*Text excerpt*
# Mach3 and the spindle control



## MTBcrazy

All the info I have gathered regarding mill conversions, lathe conversions, building a home CNC machine etc.. All describes controlling 3 or 4 axes using Mach 3 or similar software driving stepper motors and ball screws. I am really not finding answers about the detail on the spindle itself, which I would assume is the most important aspect of any machine. Videos on YouTube all demonstrate the steppers for x, y, and a axes, but nothing for the spindle.
initially I was of the impression that one could use a stepper motor for a spindle drive...although now I am no longer convinced.( I am talking for a milling machine or lathe specifically) engravers or routers is definitely not a consideration.
now I am trying to decide whether it is better to use a DC motor with controller or an AC motor with a VFD. If going for the AC option then does one still control the spindle speed with Mach 3 or manually on the VFD?
I have ordered a Nema34 stepper from China which I will use to try and drive a spindle with, but will change to AC with VFD if this is really unsuccessful. Once I have a spindle built I will carry on with the rest of the machine.
i guess I am going to build a machine around the spindle arrangement.

just waiting for the Chinese New Year to be over then hopefully I will get my first few goodies to start playing with.

i would appreciate comments on this....
thanks
Rob


----------



## cjsamples

Your spindle can certainly be controlled by Mach. The choice in spindle motor would be more dependant on machine size and what your work will be. DC motor with a speed control is one option, 3 phase motor with VFD is another. I don't think you will have much luck using a stepper for a spindle motor as it looses it torque at higher speeds. It's primary job is to position and then reposition.
 Treadmill motors have been the latest fad for spindle motors, plenty of information out there on them. They can be had pretty cheap and torque is not an issue. Any speed control that can accept 0-10 Volt input can be controlled via Mach.
 If you can provide us with more machine information I am sure someone will be able to suggest a path to follow based on experience and help get it running too. Most of the hobby machines have been modified to increase rpm and decrease noise using a belt drive replacing the built in gear heads.

Chris


----------



## Rbeckett

Steve (Jumps5) may be able to help you get this figgered out.  He has converted a couple of machines to CNC and uses Mach 3,  Give him a shout and explain the issue you are having and he may be able to help you fix it right quick and pretty easilly.  Hope this jelps get you going.
Bob


----------



## Dr.Fiero

If you're doing a conversion on a G0704 (BF20, etc etc) - the motor controller in that is very easy to convert to Mach control.

You can get a board from (really hope I'm not violating rules by dropping company names!) CNC4PC. 
I've got the C6 board,and it ties right onto the existing speed control. It interfaces with Mach, and you have direct control.

They have other similar solutions for different applications too.


----------



## fretsman

Dr.Fiero said:


> If you're doing a conversion on a G0704 (BF20, etc etc) - the motor controller in that is very easy to convert to Mach control.

*Dataset content*
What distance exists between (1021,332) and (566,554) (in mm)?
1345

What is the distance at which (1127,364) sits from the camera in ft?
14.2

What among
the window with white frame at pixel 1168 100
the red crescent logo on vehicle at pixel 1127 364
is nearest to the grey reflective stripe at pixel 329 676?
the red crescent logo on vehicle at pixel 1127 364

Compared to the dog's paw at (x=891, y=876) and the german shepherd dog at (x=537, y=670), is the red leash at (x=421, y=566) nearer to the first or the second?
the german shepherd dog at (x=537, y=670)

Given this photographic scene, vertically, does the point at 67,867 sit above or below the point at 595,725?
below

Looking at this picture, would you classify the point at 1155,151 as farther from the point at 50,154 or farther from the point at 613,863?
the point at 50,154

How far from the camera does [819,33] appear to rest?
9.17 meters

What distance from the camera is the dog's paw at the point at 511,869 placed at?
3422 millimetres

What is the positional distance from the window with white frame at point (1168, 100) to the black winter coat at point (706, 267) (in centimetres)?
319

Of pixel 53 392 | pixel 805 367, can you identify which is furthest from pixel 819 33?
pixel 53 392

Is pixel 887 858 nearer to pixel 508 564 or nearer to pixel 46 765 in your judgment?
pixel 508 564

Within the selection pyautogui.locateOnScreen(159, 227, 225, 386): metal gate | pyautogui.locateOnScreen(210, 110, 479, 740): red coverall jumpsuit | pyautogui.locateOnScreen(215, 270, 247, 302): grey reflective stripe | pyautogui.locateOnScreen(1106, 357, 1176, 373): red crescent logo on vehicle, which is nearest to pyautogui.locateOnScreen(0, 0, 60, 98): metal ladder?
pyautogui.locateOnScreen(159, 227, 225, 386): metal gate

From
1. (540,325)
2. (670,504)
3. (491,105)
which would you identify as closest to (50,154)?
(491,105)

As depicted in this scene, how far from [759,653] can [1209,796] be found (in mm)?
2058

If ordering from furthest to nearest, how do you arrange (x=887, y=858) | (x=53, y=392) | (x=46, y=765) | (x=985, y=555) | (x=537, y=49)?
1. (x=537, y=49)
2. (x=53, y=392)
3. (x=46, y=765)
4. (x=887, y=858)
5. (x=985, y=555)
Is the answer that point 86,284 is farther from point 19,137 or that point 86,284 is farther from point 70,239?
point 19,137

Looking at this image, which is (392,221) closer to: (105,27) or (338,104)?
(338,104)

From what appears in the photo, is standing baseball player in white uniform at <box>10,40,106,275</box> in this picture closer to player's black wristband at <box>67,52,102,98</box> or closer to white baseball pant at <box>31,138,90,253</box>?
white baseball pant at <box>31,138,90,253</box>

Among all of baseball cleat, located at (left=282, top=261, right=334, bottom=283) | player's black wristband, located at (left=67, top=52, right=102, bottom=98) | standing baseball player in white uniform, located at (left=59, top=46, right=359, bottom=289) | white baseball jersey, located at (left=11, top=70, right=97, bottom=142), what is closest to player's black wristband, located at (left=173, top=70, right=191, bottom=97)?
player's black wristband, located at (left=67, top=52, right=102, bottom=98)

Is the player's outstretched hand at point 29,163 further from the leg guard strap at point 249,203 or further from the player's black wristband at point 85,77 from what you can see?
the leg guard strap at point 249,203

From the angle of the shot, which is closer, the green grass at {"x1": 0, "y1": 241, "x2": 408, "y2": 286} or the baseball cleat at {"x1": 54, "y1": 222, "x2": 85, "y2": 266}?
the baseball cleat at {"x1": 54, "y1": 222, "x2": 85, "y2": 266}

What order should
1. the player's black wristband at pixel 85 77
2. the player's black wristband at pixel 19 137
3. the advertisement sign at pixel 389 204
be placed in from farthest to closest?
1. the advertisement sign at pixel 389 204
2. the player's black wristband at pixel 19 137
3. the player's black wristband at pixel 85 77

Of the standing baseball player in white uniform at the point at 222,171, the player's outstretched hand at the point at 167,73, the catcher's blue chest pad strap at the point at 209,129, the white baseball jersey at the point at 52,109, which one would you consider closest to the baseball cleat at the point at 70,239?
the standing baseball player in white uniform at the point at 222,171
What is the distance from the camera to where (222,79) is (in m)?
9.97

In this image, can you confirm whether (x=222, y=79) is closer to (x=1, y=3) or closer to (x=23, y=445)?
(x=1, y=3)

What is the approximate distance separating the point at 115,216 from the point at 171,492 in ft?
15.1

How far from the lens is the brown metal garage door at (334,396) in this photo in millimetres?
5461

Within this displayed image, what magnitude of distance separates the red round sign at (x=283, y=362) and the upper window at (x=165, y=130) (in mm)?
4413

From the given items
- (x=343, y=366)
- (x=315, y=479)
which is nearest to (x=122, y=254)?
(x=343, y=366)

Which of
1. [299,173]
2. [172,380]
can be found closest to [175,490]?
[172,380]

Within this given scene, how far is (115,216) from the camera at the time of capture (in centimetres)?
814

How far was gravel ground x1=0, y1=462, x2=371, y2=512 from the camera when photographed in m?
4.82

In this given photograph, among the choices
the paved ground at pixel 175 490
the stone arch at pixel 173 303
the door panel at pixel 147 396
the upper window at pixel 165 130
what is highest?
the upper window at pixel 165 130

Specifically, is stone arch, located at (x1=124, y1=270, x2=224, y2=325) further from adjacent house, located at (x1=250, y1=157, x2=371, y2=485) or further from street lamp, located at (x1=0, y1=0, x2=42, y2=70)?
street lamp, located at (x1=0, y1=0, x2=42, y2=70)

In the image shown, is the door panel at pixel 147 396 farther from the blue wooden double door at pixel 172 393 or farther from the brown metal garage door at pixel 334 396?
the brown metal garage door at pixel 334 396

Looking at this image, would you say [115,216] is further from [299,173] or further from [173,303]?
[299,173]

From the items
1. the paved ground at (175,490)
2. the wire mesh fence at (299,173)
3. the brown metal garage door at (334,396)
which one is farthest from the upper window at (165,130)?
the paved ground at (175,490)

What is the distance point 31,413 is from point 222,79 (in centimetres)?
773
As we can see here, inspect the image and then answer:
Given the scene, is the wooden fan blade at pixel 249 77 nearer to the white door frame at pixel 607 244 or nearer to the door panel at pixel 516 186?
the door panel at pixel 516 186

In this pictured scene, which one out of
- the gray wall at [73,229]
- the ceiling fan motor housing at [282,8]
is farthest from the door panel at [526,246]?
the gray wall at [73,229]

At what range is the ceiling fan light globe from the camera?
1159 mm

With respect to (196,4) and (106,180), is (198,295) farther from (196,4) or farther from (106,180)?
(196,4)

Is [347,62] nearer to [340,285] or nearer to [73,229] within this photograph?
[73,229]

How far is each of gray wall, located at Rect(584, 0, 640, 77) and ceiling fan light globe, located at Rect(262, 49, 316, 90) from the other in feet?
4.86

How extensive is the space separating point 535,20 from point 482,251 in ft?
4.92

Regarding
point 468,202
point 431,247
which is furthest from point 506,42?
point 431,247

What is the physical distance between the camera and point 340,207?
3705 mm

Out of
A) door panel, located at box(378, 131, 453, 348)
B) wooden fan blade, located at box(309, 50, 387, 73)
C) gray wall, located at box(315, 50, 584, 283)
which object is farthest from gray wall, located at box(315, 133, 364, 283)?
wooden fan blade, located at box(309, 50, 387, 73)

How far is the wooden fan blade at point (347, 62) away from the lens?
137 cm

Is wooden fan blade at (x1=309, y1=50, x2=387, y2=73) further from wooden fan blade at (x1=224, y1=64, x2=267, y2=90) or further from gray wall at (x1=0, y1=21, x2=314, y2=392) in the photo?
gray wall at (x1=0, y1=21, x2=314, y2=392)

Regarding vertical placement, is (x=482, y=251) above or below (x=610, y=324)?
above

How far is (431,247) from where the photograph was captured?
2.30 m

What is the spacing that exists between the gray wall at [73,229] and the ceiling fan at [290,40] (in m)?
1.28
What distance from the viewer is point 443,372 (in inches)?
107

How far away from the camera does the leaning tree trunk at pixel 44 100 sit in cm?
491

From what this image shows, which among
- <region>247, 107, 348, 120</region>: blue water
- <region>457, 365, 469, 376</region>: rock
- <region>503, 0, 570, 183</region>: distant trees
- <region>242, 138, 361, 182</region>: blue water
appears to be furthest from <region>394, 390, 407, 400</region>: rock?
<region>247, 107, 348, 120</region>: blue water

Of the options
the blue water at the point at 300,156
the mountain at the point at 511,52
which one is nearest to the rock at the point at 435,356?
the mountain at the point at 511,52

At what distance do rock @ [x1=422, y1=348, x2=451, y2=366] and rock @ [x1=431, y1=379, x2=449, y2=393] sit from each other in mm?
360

*Required tasks*
1. From the Mach3 spindle control thread, repeat the passage from "initially I was" up to and including "not a consideration.".
2. Translate this sentence from the Mach3 spindle control thread into Spanish: "Any speed control that can accept 0-10 Volt input can be controlled via Mach."
3. In the Mach3 spindle control thread, which board does Dr.Fiero say he has?

*Solutions below*
1.
initially I was of the impression that one could use a stepper motor for a spindle drive...although now I am no longer convinced.( I am talking for a milling machine or lathe specifically) engravers or routers is definitely not a consideration.

2. Cualquier control de velocidad que pueda aceptar una entrada de 0-10 voltios puede controlarse mediante Mach.

3. He has the C6 board from CNC4PC.